The researchers focused on a low-emission zone known as Madrid Central. Started in November 2018, Madrid Central is considered one of the most effective plans in the European Union for reducing greenhouse gases. With the exception of residents, their guests and delivery vans, traffic in Madrid Central is restricted to electric or hybrid vehicles (additional exceptions are based on the emission category of vehicles).

To mine for insights, the researchers pulled data from a number of sources. For environmental effects—traffic congestion and pollution—they used data from the European Environmental Agency and the city of Madrid. 

What they found mirrored what has been observed in other cities with vehicle restrictions in city centres. The number of cars per hour in Madrid Central decreased by almost 15 per cent and the concentration of nitrogen dioxide dropped by 16 per cent. These effects were not seen in other parts of Madrid.

The bigger challenge was analyzing how the driving ban affected retail spending in Madrid Central. For that, they drilled deep into a dataset on credit-card spending at the zip code level for both buyers and sellers. That transaction-level information allowed them to measure the flow of consumer spending between all zip codes within the Madrid metropolitan area. They could estimate the impact of consumers travelling to Madrid Central to do their shopping relative to the shopping of these same consumers in other areas of the city.

The findings of their research (which was done pre-COVID) tell a somewhat surprising and promising story. As some feared, sales at these bricks-and-mortar shops from consumers outside the area dropped by almost nine per cent, suggesting that retailers bore some of the brunt of the policy to restrict traffic. But the value of their online sales increased by 12 per cent, essentially offsetting the storefront losses. Faced with the inconvenience, consumers simply substituted sales channels, at least for those local retailers offering an e-commerce option.

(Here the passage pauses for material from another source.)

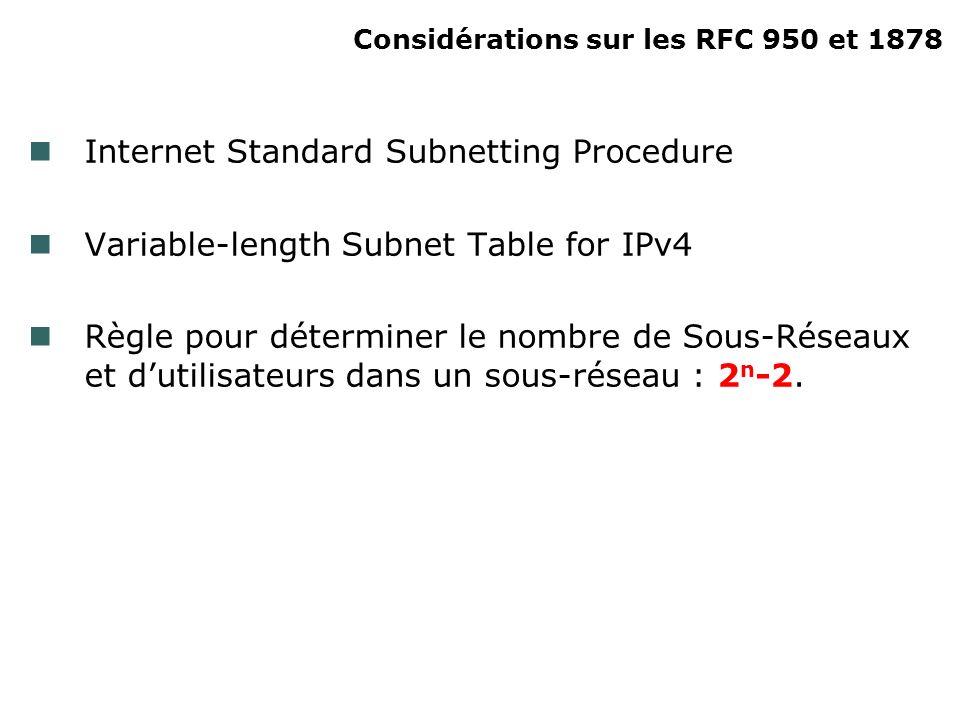 Considérations sur les RFC 950 et 1878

The bottom line is that there was no statistically significant impact on total revenues or number of transactions due to the Madrid Central initiative. 

There is a potential takeaway here for urban policy makers considering congestion tolls, licence plate lotteries or targeted vehicle bans. Given that these policies have the potential to change how consumers behave, the researchers note, small businesses within affected areas may need help in transitioning to an e-commerce platform to make up for potential losses at their physical stores.

As for the future of Madrid Central, success may not be enough to save it. In July 2020, a court ruled that the low-emission zone should be discontinued because it was approved without a proper public disclosure process or an economic impact report. The judgment made the now ruling party in the municipality happy: conservatives had been energetically scornful of the Madrid Central concept from the start. 

But they may want to think twice: if Madrid Central is discontinued, 815,000 tickets issued in the zone would be cancelled and the city would be deprived of CDN$62 million. Even more compelling is the proven success of Madrid Central in making the city more liveable and healthier for its 6.6 million residents. Says Smith’s Ricard Gil: “If you think of the health-care costs and congestion issues related to traffic in a city like Madrid, the positive impact of this initiative is substantial.”